--- Directions ---
Make a word-for-word copy of the entries below from their first line through the line with "common name: kori bustard", and add nothing.

-*-*-

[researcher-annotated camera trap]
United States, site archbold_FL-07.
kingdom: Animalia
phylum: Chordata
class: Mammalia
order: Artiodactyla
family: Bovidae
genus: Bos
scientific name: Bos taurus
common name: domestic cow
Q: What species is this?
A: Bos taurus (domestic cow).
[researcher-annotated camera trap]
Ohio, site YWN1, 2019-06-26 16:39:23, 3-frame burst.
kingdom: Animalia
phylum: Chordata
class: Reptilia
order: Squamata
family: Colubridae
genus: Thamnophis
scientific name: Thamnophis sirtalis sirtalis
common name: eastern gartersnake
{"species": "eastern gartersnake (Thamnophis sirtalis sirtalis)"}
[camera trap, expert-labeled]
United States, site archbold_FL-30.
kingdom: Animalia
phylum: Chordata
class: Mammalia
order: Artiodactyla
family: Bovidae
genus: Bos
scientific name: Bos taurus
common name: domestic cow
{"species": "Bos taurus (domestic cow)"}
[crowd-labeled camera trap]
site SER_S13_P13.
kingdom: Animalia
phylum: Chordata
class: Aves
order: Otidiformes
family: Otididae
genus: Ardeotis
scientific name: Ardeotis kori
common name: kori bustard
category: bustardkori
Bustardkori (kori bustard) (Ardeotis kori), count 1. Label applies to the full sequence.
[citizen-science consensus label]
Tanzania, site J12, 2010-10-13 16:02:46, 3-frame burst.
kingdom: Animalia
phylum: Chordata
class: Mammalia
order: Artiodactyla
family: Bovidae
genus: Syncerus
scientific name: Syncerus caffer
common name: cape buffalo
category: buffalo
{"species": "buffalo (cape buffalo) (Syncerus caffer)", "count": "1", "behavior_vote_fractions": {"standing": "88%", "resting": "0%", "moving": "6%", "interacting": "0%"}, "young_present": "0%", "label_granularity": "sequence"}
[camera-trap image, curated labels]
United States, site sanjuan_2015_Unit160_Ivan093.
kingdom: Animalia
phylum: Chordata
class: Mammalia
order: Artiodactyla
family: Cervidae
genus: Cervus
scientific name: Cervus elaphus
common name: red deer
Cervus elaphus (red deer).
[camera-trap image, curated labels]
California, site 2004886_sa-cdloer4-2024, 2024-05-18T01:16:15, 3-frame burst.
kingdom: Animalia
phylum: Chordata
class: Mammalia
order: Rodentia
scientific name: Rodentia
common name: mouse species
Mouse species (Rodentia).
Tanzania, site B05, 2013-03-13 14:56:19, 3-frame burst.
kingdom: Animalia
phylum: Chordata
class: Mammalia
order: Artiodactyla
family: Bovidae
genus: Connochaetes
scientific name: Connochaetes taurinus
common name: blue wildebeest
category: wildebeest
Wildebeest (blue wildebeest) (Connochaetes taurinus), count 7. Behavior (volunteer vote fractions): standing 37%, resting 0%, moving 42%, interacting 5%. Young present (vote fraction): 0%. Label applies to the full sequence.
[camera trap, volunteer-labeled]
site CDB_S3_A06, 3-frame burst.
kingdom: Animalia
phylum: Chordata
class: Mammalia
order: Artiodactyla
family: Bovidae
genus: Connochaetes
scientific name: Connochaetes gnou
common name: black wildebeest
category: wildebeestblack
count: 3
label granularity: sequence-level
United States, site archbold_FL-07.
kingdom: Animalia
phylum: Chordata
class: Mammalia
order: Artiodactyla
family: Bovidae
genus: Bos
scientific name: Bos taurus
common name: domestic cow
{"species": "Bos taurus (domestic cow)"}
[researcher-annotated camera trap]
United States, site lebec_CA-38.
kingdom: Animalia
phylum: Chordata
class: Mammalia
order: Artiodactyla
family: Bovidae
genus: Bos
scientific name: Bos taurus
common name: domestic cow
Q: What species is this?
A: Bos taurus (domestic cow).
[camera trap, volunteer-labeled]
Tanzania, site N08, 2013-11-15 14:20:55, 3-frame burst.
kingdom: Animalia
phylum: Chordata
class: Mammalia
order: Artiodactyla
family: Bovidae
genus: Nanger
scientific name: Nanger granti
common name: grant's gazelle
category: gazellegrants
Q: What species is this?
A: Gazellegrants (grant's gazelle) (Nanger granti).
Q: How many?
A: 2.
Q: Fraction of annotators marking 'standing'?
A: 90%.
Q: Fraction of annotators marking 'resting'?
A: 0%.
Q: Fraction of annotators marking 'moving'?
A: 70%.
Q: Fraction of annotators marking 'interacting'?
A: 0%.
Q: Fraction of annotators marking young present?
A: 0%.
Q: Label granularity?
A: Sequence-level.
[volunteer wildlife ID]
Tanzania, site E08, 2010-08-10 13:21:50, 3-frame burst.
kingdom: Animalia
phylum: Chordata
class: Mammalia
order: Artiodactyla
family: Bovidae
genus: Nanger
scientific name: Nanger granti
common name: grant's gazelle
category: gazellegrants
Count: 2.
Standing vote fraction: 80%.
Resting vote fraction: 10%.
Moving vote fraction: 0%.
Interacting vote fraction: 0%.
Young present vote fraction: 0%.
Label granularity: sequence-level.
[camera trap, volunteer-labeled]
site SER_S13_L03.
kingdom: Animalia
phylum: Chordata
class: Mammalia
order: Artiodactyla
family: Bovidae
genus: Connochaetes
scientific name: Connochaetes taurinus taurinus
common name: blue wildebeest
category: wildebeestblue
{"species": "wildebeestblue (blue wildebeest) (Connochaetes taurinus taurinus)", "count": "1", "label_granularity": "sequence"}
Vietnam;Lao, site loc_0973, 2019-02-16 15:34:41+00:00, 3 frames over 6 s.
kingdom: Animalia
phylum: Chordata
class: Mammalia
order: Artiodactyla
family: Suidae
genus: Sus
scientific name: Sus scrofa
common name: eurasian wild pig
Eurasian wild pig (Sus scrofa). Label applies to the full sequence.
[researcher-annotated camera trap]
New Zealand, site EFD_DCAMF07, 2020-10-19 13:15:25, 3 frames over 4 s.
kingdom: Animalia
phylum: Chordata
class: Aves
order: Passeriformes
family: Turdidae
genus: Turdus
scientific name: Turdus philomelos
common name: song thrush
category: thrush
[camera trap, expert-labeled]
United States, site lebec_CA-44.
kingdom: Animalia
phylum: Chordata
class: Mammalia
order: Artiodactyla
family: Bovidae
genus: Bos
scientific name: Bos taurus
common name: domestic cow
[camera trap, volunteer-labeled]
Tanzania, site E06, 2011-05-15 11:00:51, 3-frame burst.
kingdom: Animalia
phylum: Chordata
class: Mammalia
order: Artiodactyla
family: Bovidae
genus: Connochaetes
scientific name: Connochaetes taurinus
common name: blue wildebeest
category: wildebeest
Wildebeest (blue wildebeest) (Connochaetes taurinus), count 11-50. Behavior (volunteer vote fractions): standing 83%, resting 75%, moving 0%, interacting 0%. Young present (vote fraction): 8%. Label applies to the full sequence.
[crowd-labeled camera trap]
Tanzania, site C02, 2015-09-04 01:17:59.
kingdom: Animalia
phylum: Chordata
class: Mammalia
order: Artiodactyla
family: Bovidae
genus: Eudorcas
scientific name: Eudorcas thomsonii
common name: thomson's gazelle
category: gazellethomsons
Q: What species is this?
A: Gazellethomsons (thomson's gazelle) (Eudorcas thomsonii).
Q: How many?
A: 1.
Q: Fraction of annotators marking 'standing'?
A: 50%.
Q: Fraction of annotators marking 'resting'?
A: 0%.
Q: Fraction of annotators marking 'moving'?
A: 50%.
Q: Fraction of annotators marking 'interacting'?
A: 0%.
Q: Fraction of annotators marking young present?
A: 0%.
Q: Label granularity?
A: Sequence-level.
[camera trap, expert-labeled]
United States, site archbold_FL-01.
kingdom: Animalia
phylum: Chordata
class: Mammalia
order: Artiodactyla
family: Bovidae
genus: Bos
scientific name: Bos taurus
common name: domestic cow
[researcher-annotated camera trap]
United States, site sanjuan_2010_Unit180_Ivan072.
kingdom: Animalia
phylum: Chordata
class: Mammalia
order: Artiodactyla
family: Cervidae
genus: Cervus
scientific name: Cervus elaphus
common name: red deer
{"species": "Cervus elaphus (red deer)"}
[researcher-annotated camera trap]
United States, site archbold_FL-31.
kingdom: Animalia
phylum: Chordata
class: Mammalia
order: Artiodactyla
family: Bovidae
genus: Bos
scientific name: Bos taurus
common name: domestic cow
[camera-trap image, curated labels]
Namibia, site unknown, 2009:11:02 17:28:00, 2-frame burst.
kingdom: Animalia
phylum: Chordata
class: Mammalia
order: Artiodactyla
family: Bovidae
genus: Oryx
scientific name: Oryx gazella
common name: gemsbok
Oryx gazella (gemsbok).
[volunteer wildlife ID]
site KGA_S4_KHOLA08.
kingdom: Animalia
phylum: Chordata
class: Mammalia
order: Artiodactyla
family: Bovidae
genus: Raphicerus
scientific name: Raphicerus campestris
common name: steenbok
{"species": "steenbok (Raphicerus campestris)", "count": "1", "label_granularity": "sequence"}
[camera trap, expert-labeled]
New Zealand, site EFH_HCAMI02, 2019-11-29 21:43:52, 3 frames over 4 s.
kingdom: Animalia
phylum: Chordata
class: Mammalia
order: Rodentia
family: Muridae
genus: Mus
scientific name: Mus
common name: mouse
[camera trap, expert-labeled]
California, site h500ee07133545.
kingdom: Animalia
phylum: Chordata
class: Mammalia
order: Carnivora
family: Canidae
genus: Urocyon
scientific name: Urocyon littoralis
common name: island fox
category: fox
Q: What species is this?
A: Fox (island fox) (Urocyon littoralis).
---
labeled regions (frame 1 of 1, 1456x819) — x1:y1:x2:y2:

-*-*-

--- Answer to the exercise ---
[researcher-annotated camera trap]
United States, site archbold_FL-07.
kingdom: Animalia
phylum: Chordata
class: Mammalia
order: Artiodactyla
family: Bovidae
genus: Bos
scientific name: Bos taurus
common name: domestic cow
Q: What species is this?
A: Bos taurus (domestic cow).
[researcher-annotated camera trap]
Ohio, site YWN1, 2019-06-26 16:39:23, 3-frame burst.
kingdom: Animalia
phylum: Chordata
class: Reptilia
order: Squamata
family: Colubridae
genus: Thamnophis
scientific name: Thamnophis sirtalis sirtalis
common name: eastern gartersnake
{"species": "eastern gartersnake (Thamnophis sirtalis sirtalis)"}
[camera trap, expert-labeled]
United States, site archbold_FL-30.
kingdom: Animalia
phylum: Chordata
class: Mammalia
order: Artiodactyla
family: Bovidae
genus: Bos
scientific name: Bos taurus
common name: domestic cow
{"species": "Bos taurus (domestic cow)"}
[crowd-labeled camera trap]
site SER_S13_P13.
kingdom: Animalia
phylum: Chordata
class: Aves
order: Otidiformes
family: Otididae
genus: Ardeotis
scientific name: Ardeotis kori
common name: kori bustard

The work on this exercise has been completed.